Monkeypox: The latest tool in the attacker’s arsenal
Cyber criminals have added monkeypox to their arsenal of tricks used to scam victims into revealing personal information.
Researchers at Mimecast Threat Intel have discovered an email phishing campaign that is attempting to use the emerging monkeypox outbreak to con employees into sharing their personal information.
Tim Campbell, head of threat intelligence at Mimecast, says: "Monkeypox is high on the news agenda so it comes as no surprise that cyber criminals are exploiting it.”
He says attackers tweak their phishing campaigns to be as timely and relevant as possible, and use a range of attack methods to exploit newsworthy, current events to try to lure people who are busy and distracted into clicking on links in emails, applications or texts.
In this latest instance they are using monkeypox as an opportunity to send phishing emails to company employees for ‘mandatory monkeypox safety awareness training’.
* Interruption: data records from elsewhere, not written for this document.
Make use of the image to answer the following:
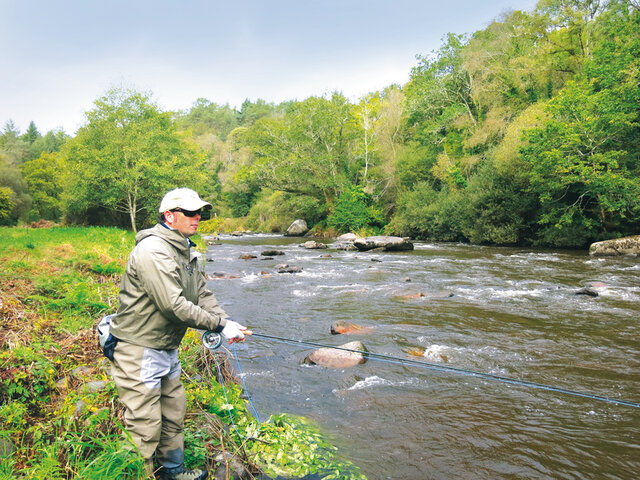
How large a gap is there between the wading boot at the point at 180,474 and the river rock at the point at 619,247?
65.4 ft

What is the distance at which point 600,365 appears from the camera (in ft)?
19.6

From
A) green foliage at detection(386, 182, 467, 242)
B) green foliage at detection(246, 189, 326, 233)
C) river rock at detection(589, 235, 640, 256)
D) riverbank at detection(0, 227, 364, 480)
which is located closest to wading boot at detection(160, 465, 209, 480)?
riverbank at detection(0, 227, 364, 480)

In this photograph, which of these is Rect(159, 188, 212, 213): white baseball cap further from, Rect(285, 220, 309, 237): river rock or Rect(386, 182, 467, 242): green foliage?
Rect(285, 220, 309, 237): river rock

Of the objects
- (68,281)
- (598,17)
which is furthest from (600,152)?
(68,281)

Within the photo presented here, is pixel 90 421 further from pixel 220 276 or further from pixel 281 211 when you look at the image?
pixel 281 211

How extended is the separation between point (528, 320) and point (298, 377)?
217 inches

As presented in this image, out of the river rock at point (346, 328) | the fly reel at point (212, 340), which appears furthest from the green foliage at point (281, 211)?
the fly reel at point (212, 340)

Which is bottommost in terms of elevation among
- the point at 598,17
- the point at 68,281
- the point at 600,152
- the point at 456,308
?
the point at 456,308

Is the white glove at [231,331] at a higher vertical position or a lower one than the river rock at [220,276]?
higher

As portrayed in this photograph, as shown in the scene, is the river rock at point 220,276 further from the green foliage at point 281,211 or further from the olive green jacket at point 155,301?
the green foliage at point 281,211

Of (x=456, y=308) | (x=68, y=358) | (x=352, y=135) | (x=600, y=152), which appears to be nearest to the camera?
(x=68, y=358)

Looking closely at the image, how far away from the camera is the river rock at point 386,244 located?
23969mm

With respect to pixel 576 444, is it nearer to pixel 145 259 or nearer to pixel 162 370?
pixel 162 370

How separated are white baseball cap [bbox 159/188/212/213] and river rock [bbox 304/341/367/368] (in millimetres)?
4065
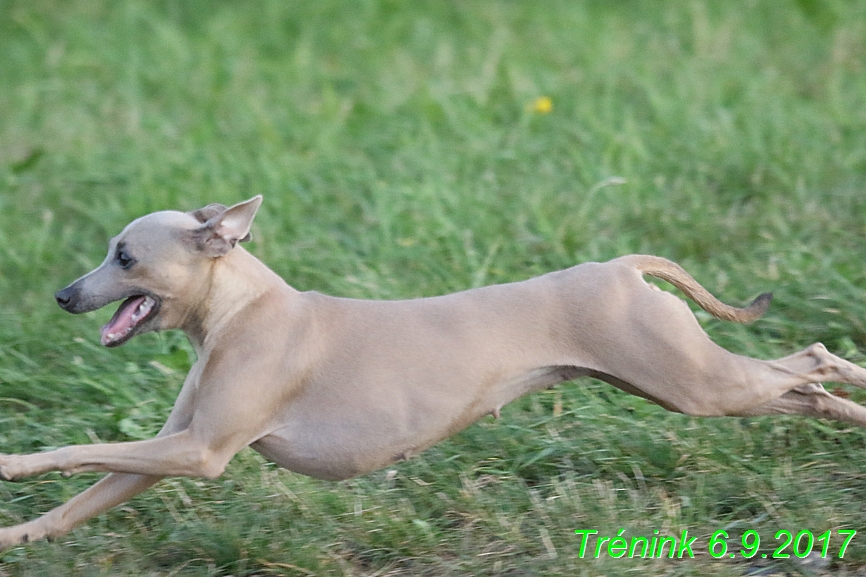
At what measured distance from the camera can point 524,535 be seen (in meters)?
3.94

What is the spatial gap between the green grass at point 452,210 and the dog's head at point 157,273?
743 mm

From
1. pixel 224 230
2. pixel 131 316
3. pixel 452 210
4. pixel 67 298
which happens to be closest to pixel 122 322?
pixel 131 316

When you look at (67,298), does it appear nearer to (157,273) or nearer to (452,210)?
(157,273)

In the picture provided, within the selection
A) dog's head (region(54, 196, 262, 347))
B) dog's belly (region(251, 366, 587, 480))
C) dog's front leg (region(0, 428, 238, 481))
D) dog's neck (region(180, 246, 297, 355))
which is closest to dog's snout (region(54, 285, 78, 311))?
dog's head (region(54, 196, 262, 347))

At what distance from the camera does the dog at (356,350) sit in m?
3.76

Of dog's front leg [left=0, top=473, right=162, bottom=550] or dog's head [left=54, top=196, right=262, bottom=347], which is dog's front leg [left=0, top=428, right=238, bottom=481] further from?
dog's head [left=54, top=196, right=262, bottom=347]

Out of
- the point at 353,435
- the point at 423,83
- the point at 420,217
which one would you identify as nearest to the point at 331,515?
the point at 353,435

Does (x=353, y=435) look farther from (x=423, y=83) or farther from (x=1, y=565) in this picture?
(x=423, y=83)

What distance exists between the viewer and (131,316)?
12.5ft

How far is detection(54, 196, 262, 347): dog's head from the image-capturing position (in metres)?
3.77

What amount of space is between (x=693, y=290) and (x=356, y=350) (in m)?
1.27

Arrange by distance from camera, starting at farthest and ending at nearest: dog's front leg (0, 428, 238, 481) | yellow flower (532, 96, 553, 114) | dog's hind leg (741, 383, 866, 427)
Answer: yellow flower (532, 96, 553, 114) < dog's hind leg (741, 383, 866, 427) < dog's front leg (0, 428, 238, 481)

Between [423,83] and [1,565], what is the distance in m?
5.22

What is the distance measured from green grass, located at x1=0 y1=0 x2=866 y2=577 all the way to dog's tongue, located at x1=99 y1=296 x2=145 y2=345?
723 mm
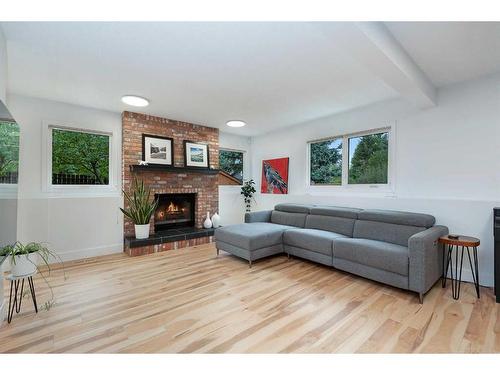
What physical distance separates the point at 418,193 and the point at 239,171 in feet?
12.1

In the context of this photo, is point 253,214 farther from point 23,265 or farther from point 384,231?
point 23,265

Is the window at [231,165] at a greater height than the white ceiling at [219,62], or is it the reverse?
the white ceiling at [219,62]

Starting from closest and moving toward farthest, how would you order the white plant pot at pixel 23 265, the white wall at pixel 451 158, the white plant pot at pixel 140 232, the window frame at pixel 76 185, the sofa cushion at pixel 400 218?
1. the white plant pot at pixel 23 265
2. the white wall at pixel 451 158
3. the sofa cushion at pixel 400 218
4. the window frame at pixel 76 185
5. the white plant pot at pixel 140 232

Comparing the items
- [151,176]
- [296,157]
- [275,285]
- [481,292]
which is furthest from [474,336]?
[151,176]

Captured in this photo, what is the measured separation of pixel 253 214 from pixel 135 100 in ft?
8.71

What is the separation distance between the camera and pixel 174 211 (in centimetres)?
477

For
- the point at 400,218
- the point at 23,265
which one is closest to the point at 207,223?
the point at 23,265

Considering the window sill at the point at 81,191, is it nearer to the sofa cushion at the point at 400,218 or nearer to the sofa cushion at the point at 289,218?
the sofa cushion at the point at 289,218

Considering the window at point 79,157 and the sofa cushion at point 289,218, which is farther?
the sofa cushion at point 289,218

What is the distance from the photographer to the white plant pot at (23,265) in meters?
1.91

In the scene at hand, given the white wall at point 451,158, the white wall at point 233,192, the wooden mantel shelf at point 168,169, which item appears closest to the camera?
the white wall at point 451,158

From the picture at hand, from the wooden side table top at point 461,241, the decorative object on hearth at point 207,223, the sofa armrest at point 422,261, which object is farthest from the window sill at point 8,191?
the wooden side table top at point 461,241

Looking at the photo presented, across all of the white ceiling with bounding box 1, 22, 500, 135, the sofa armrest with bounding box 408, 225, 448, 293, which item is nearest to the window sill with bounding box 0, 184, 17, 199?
the white ceiling with bounding box 1, 22, 500, 135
This new campaign sees recipients being asked to click on a link to complete ‘mandatory training’ as part of purported new company policy.
The phishing email is carefully crafted to look like an internal company email, putting staff members at risk of clicking the link and entering their login details, which will then be harvested and used to access systems within the company to exfiltrate information.
Phishing scams remain a popular attack method against local organisations, with 65% of respondents in Mimecast's State of Email Security 2022 reporting an increase in these attacks over the past year.
This latest campaign shines the spotlight on the fact that threat actors will exploit the fear and uncertainty caused by this recent news, as well as the need for cyber security awareness training within businesses to lessen the chance of employees falling for this type of scam.
Campbell said it’s widely understood that when it comes to cyber attacks, it is a question of “when”, not “if” one will happen. “It is important for organisations to have adequate, cyber security measures in place as well as a well-rehearsed cyber resilience response plan.”